--- Excerpted passage Enclosed Below ---
[comp.std.c] Alignment

msb@sq.sq.com (Mark Brader) (08/08/90)

A few weeks ago I wrote:
! Note that alignment is a function of the type only, and it isn't
! permitted for a type to have an alignment requirement larger than its
! own size -- e.g., chars couldn't be required to be on even addresses --
! because elements of an array are guaranteed to be adjacent (in 3.1.2.5).

Doug Gwyn replied:
> Chars could, however, in theory be constrained to even MACHINE addresses,
> although consecutive char* values in C programs would still be required
> to index consecutive char objects (each of which would, in such a case,
> occupy two machine storage units).

1.6 says that any object is a contiguous sequence of bytes, each of which
is individually addressable.  3.3.3.4 forces the size of type char to be
exactly 1 byte.  

If Doug is speaking of a machine with addressing in units smaller than
bytes, then yes, I agree it would be possible for chars to be constrained
to even machine addresses in that sense.  This doesn't contradict what
I said, because I was speaking of byte addresses.

But if Doug's "machine storage units" are bytes, then I think he's wrong.
The relevant excerpt from 3.1.2.5 is:

#  An "array type" describes a contiguously allocated nonempty set of
#  objects with a particular ... type, called the "element type".

I can't take "contiguously allocated" to mean anything else but that
the object declared by "char y[4];" occupies exactly 4 bytes, which have
consecutive addresses; sizeof y must be 4.  This interpretation is
confirmed by the footnote to 3.3.6, and by the last example in 3.3.3.4.
But, then, y[0] and y[1] are char objects not both on even addresses.

Doug, did I miss something, or am I not interpreting you correctly?


In subsequent discussion, Bob Larson noted that:
| Prime's C compiler stores char variables in the right half of a 2-byte
| "halfword", and character arrays are packed and start at the left. ...
| As far as I know, they havn't changed this behavor in their beta-test
| ansi compiler. ...
| union {
|     struct { char a, b, c, d;} x;
|     char y[4];
| }
| Code that assumes that x.a is the same as y[0] and x.d is y[3] will not
| work on Prime's C compiler.  Note that &x.a+1 != &x.b here.
[The last line was corrected by me.]

This is a different situation from what Doug describes; here y works as
I say above.  According to what I said before, such a compiler is non-
conforming with respect to the layout of x.  On rereading the relevant
section, however, I will soften only that to say that I *think* it's
non-conforming.

I'll repeat the wording that I quoted before, since it's probably
expired on most machines.

1.6 defines "alignment" as "a requirement that objects of a particular
type be located on storage boundaries with addresses that are particular
multiples of a byte address".

3.5.2.1 says that there may be padding within, or at the end of, a structure
"AS NECESSARY to achieve the appropriate alignment" -- my emphasis --
and mentions no other reason why there could be padding.
--- End of Enclosed Excerpted passage ---
--- Source data Enclosed Below ---
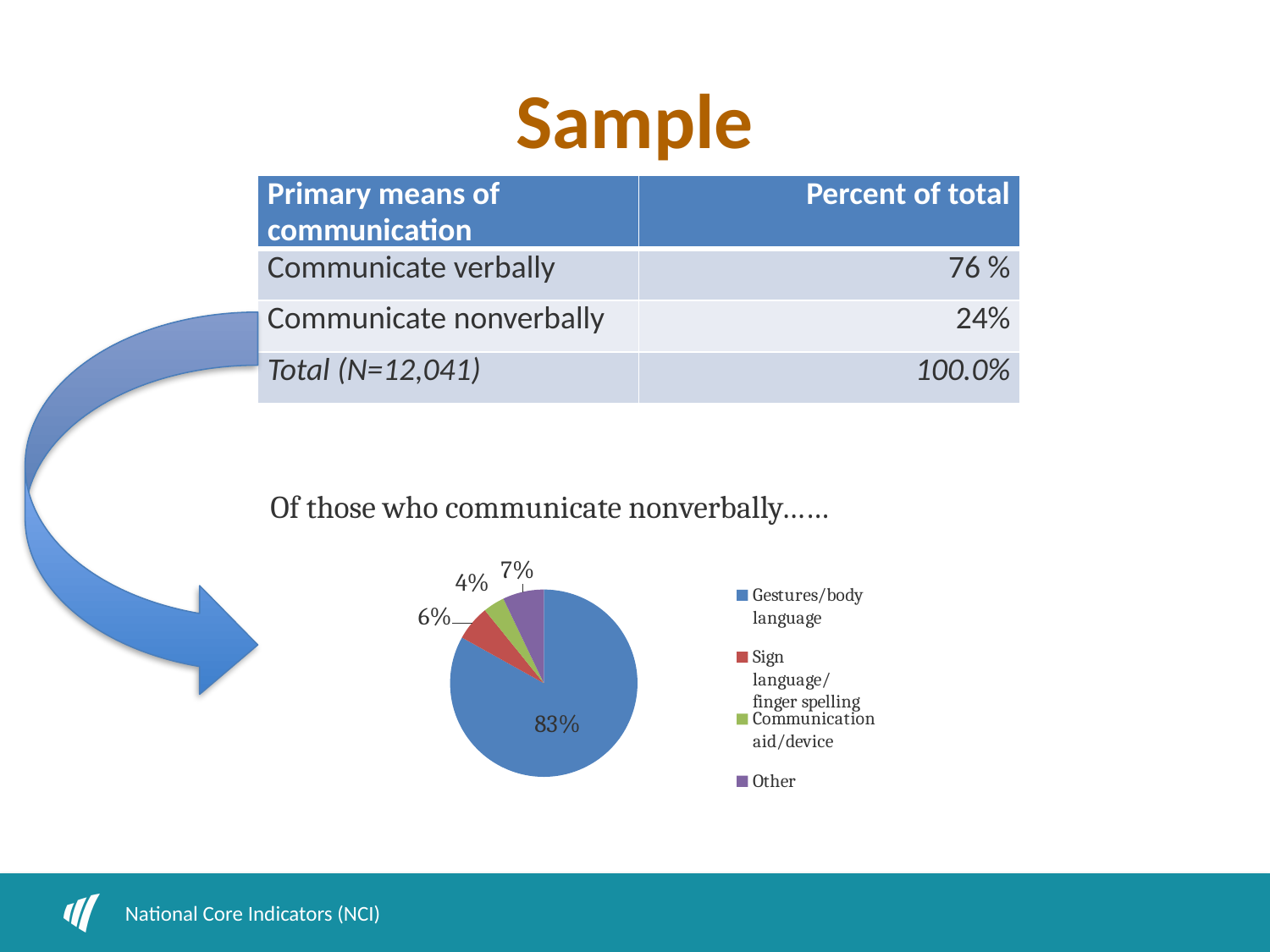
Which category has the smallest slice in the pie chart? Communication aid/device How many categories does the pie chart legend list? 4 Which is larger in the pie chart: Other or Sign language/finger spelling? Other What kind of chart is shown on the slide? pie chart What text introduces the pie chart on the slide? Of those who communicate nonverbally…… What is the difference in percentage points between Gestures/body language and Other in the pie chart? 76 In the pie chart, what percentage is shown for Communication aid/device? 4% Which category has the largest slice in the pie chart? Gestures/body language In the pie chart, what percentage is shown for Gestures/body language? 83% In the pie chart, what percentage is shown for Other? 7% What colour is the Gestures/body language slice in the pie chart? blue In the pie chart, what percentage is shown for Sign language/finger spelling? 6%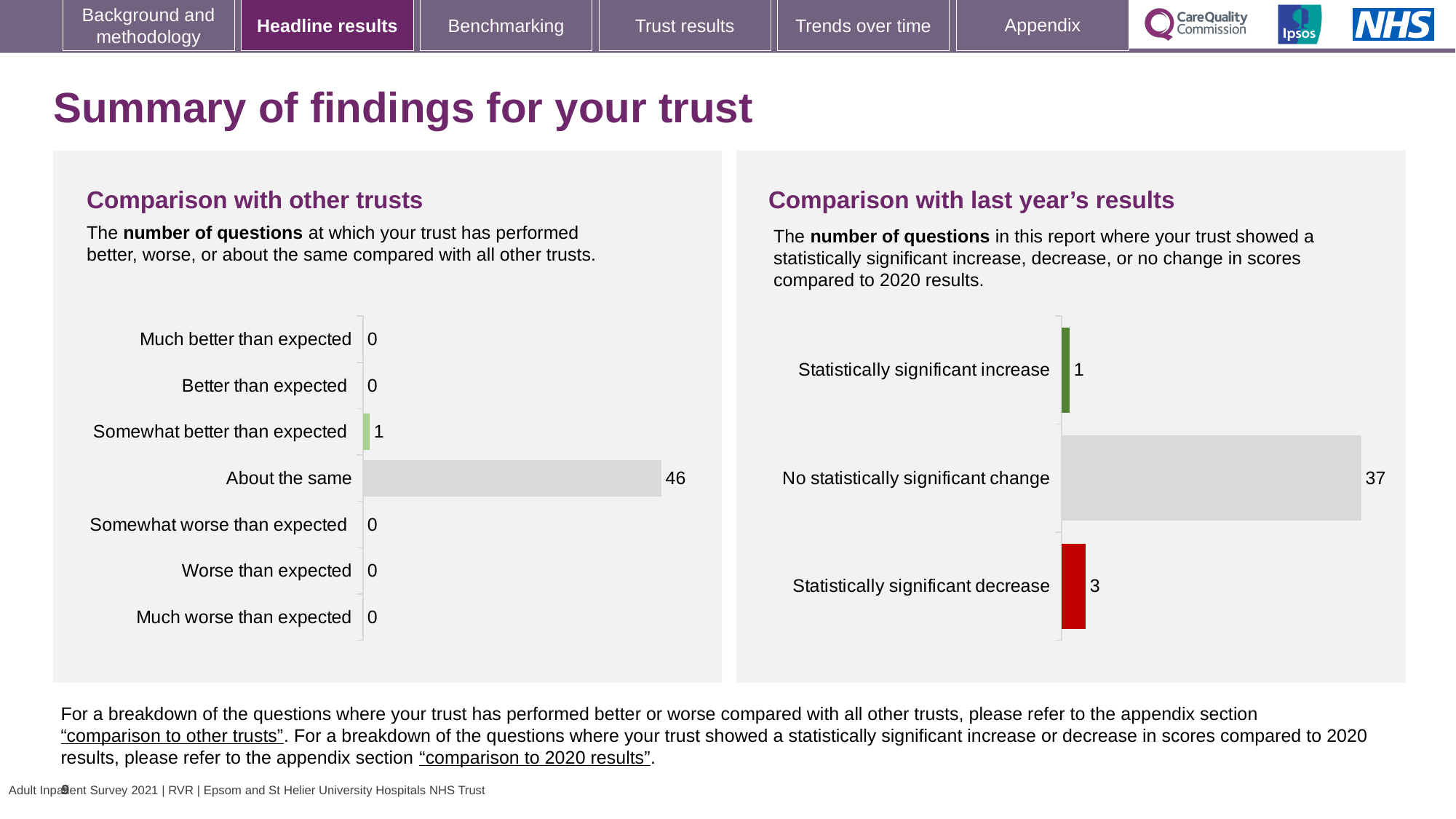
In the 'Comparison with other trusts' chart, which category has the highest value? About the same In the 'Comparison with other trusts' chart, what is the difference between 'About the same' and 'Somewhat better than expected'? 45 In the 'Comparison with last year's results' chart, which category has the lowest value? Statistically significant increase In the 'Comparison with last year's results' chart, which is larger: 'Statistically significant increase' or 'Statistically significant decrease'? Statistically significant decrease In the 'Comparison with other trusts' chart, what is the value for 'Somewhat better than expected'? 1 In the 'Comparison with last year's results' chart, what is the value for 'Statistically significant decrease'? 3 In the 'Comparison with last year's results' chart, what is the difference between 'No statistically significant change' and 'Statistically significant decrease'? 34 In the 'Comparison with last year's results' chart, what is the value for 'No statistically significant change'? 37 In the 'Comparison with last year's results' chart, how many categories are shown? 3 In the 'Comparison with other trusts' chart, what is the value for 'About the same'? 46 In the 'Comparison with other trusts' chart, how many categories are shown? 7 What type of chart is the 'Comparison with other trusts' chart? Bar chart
--- End of Enclosed Source data ---
Problem details:
Set down, word for word, the part of the alignment thread that begins at the words "The relevant excerpt" and stops after "interpreting you correctly?". Draw only on the alignment thread, not on the material.

Task output:
The relevant excerpt from 3.1.2.5 is:

#  An "array type" describes a contiguously allocated nonempty set of
#  objects with a particular ... type, called the "element type".

I can't take "contiguously allocated" to mean anything else but that
the object declared by "char y[4];" occupies exactly 4 bytes, which have
consecutive addresses; sizeof y must be 4.  This interpretation is
confirmed by the footnote to 3.3.6, and by the last example in 3.3.3.4.
But, then, y[0] and y[1] are char objects not both on even addresses.

Doug, did I miss something, or am I not interpreting you correctly?